Asthma attacks can be life threatening – something Kearns resident Karen Costello-Grealy knows all too well.
The 61-year-old had a close call at work and while unresponsive, it was her MedicAlert ID that had to do the talking for her – informing paramedics of her condition to ensure she was given the right treatment.
As part of Asthma Awareness Week, Mrs Costello-Grealy wants all asthma sufferers to ensure they take extra precautions to stay safe and well.
“It’s imperative for all suffers to have their medical information on-hand in an emergency as you can’t always get your thoughts together when a sudden attack occurs or worse still, you don’t have enough air to speak,” she said.
“Asthma is unpredictable and can very quickly become life-threatening.”
One in nine Australians have been diagnosed with asthma, which is about 2.5 million people.
A South Western Sydney Local Health District spokeswoman said more than 12,700 people were hospitalised due to asthma in NSW in 2014 to 2015.
“Between January 2016 and the end of February 2017 there were a total of 504 hospitalisations in Campbelltown Hospital and 23 hospitalisations in Camden Hospital with a principal diagnosis of asthma,” she said.
As a MedicAlert member, all of Karen’s medical information is kept in a secure electronic health record for access by medical staff in an emergency.
She also wears a Medical ID on her wrist and carries a wallet card detailing her health needs.
“I’ve been a member for more than 10 years – it was insisted upon by my GP and I’ve never looked back,” she said.
“My attacks can be severe and while I know my asthma better than anyone, I’m not bulletproof.”
MedicAlert Foundation executive officer Heidi Jones said all asthma sufferers should be wearing reliable identification.
“An asthma flare-up can come on slowly over hours or days or very quickly in the space of just minutes,” she said.
“While asthma can’t be cured, it can be controlled.

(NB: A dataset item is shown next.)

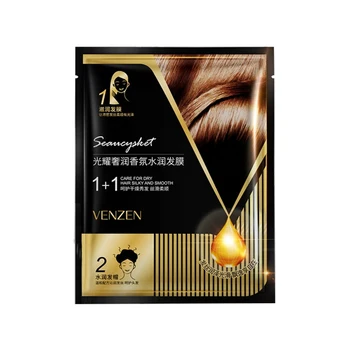

Anti Hair Loss Nourishing Oil Automatic Heating Steam Hair Mask Keratin Repair Damaged Replenishment Effective Hair Care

In the event of an emergency, sufferers can be safeguarded to ensure they receive the appropriate treatment.”
Ms Jones said a MedicAlert ID provided some peace of mind.
“For anyone, especially a child experiencing an attack, it’s very frightening and communicating what’s happening is difficult,” she said.
“In this situation a MedicAlert ID alerts people that you have a medical condition and provides them with information about your asthma.”